▶ **Prompt**
Could the listing below be reproduced exactly, minus its pictures?

▶ **Data**
● ● ● ● ● ● ●
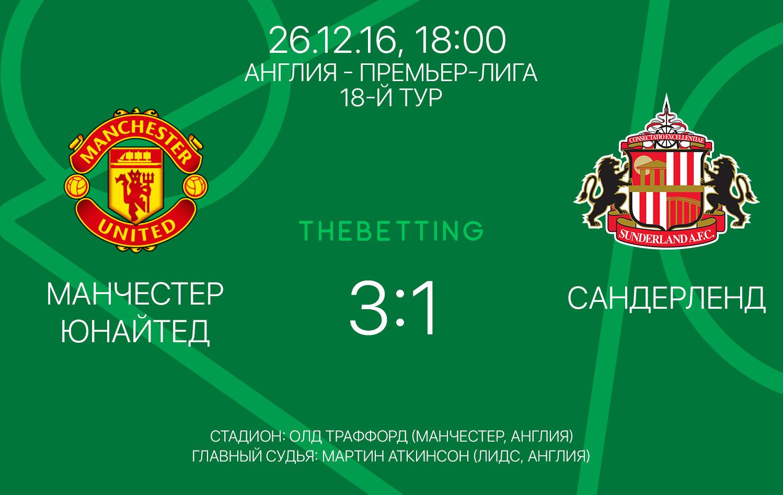 Обзор матча Манчестер Юнайтед - Сандерленд, 26 декабря 2016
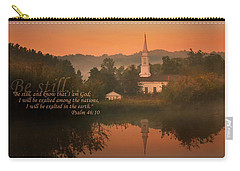 Psalm 46.10 Carry-all Pouch by Rob Blair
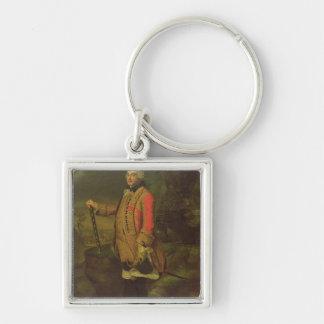 Charles de Rohan  Prince de Soubise Silver-Colored Square Key Ring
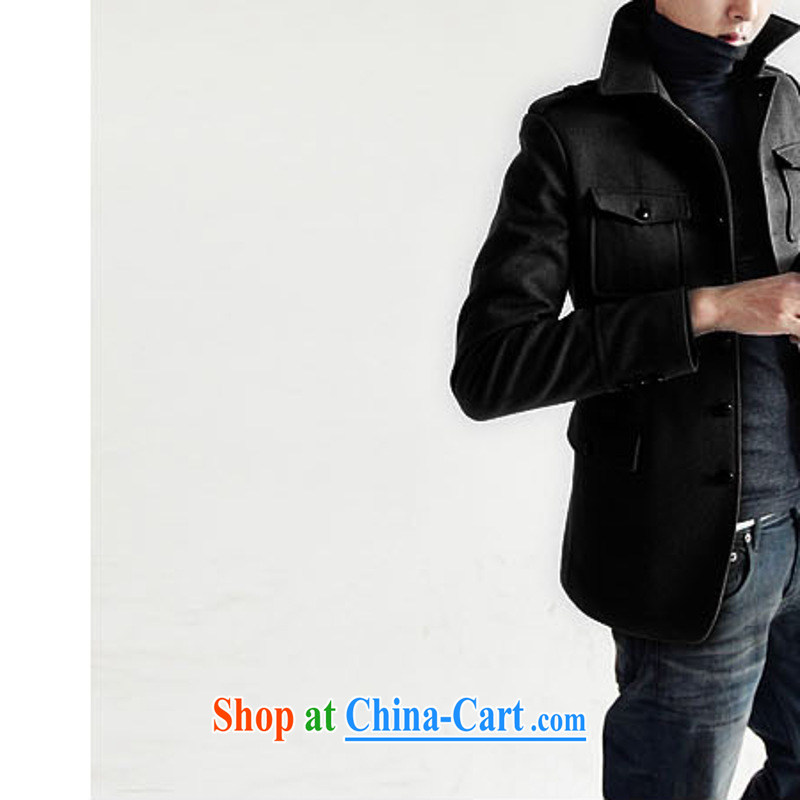 Dan Jie Shi _DANJIESHI_ 2015 stylish fall on the Korean beauty lounge jacket hair? The jacket and collar retro smock male and black XL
● ● ● ● ● ● ●
▶ **Finished task**
 Обзор матча Манчестер Юнайтед - Сандерленд, 26 декабря 2016
 Psalm 46.10 Carry-all Pouch by Rob Blair
 Charles de Rohan  Prince de Soubise Silver-Colored Square Key Ring
 Dan Jie Shi _DANJIESHI_ 2015 stylish fall on the Korean beauty lounge jacket hair? The jacket and collar retro smock male and black XL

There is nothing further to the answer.